The market and the economics of electrical steels produced by the conventional processes have been evaluated and potential for improvement have been identified.
Magnetic and mechanical properties as functions of processing parameters (including rapid heating rates, peak temperature and holding time) were examined.
Vast amounts of data were produced by interrelating magnetic properties of the electrical steels to heat treatment conditions utilising the whole range of heating rates available.
For non oriented steel, in general specific loss Ps decreases with the increase of heating rate and peak temperature. Polarisation J increases with the increase of heating rate and decreases with the increase of peak temperature.
The effect of heating rate on loss reduction is more profound in medium silicon alloys such as those with silicon content of 1.3% and 1.8%.
Rapid heating has also been shown to reduce the magnetic anisotropy of non oriented steels.
For regular grain oriented material, results indicate a potential for loss reduction by applying rapid heating as part of decarburisation annealing during the production process.
A new method of magnetic measurement of flux distribution in limited area was developed and the effect of the magnetooptic Kerr effect was observed in non-oriented steel.
Transverse flux induction heating technology was developed for electrical steels.
Design data for the inductor was tuned according to the specific physical properties of the electrical steels and a full set of operating parameters of the laboratory-scale transverse flux induction heating (TFIH) line for electrical steel strips were formed.
A computer programme was developed for transformer optimisation by calculation of the set of design parameters that defines the cheapest transformer which fulfils all functional requirements.
The proposed research is directed towards the production of novel, low loss, electrical steels by the modification of grain growth and recrystallisation utilising controlled and rapid heating rates. This will involve the development of a new heat treatment scheme for the production and processing of electrical steels using novel heating rates through the application of transverse flux induction heating techniques. It is expected to achieve the reduction in the cost of low loss electrical steels by establishing a cost effective process.
The major research tasks are:
1. Determine the relationship between heating rates and the changes in the metallurgical structure of silicon steel sheet for magnetic devices.

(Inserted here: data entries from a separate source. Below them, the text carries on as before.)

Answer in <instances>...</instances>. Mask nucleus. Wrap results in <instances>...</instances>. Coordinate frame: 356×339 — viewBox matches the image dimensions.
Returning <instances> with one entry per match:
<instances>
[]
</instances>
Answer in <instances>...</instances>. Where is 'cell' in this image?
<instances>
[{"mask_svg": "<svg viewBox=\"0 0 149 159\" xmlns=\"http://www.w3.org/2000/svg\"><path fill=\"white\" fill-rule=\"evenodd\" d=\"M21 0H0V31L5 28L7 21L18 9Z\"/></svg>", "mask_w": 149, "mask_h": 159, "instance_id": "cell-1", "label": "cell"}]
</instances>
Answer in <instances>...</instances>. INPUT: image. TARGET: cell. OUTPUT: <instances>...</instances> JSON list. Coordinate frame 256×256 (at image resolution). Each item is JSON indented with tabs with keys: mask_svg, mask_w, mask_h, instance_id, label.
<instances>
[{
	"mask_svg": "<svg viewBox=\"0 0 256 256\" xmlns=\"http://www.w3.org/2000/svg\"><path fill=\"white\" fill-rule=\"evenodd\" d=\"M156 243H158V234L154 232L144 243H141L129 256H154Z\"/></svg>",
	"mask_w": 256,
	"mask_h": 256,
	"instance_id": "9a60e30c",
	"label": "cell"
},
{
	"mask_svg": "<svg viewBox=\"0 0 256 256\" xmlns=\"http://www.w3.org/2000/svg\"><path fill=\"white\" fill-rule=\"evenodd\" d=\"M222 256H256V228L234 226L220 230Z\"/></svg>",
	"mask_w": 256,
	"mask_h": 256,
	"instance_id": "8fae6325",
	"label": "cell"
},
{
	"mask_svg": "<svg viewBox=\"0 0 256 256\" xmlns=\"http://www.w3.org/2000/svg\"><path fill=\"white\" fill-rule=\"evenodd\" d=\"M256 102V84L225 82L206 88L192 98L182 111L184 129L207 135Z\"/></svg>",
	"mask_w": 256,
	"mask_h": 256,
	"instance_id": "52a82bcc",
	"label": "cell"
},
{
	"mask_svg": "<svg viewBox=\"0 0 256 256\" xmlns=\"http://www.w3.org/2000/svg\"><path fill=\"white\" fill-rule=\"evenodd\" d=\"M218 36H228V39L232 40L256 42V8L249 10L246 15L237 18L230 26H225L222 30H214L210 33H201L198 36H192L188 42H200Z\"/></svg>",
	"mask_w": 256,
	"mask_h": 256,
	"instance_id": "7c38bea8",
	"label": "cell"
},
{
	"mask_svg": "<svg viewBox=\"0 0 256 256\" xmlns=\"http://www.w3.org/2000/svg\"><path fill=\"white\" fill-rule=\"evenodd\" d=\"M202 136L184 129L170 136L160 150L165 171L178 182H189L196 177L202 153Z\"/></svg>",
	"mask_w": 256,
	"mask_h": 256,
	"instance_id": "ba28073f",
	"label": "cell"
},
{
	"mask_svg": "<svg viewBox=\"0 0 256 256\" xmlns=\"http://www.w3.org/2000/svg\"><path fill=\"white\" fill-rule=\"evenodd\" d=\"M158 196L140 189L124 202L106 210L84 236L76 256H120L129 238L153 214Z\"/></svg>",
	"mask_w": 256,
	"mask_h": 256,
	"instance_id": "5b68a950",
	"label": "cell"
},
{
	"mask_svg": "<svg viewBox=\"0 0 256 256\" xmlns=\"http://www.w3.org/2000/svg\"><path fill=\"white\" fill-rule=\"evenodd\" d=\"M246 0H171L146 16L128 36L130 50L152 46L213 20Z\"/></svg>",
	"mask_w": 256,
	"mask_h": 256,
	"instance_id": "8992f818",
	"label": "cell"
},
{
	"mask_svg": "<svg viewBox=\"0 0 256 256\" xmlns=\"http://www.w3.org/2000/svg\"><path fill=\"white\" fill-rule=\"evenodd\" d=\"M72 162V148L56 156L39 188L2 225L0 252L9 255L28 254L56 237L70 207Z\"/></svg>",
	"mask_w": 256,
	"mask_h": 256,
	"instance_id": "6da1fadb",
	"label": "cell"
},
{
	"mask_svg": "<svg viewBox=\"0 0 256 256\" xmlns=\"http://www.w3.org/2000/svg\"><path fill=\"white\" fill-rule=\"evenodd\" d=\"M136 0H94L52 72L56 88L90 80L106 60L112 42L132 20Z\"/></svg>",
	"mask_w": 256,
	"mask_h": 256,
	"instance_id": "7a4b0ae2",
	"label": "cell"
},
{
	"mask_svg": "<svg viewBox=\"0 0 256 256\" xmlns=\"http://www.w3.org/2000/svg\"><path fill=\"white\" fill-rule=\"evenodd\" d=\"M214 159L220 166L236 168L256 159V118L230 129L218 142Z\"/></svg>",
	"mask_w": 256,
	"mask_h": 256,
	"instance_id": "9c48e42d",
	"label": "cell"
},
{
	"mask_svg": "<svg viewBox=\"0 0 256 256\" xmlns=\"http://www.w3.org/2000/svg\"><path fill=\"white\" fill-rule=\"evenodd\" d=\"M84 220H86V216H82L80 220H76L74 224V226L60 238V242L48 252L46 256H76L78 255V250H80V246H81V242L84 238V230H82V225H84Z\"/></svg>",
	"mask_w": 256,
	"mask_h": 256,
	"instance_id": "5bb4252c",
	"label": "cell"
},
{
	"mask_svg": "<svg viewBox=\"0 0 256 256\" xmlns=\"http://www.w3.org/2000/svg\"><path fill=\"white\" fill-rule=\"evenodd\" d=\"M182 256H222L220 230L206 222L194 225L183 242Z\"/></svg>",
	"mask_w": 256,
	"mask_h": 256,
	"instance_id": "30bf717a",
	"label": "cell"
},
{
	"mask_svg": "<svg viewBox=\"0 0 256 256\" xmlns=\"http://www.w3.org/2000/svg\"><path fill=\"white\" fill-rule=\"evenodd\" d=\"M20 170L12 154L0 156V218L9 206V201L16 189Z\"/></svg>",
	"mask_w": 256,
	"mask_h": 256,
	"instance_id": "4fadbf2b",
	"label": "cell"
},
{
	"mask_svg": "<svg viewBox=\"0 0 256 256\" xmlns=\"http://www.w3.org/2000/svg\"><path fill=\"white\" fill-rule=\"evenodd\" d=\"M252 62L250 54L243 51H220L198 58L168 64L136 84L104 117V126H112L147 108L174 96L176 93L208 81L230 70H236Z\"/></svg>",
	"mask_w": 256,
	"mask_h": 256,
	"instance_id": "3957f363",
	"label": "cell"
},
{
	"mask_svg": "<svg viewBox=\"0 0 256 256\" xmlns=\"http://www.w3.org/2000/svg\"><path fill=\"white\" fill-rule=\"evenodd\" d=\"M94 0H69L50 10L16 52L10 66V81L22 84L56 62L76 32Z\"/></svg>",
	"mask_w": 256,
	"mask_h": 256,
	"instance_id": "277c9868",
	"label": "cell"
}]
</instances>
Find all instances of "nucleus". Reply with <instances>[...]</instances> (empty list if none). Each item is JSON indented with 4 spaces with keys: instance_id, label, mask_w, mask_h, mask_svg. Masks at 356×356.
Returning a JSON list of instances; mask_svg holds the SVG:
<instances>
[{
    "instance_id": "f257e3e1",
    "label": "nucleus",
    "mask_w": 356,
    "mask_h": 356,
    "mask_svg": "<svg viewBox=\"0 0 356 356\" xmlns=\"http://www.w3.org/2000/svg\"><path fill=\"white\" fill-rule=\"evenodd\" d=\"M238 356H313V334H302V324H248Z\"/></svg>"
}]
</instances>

2. Develop a heat treatment technology to optimise the magnetic properties of the steels.
3. Investigate a potential production route for the novel steel materials.
4. Reduce the cost of low loss magnetic materials.
5. Examine the effect of these novel materials on transformer and motor performance and design.
The success of this project will also lead to considerable reduction of the energy expended in transformer and motor cores. This will strengthen the technological base of the European manufactures, reduce the emissions of carbon dioxide and delay the construction of unwanted power stations.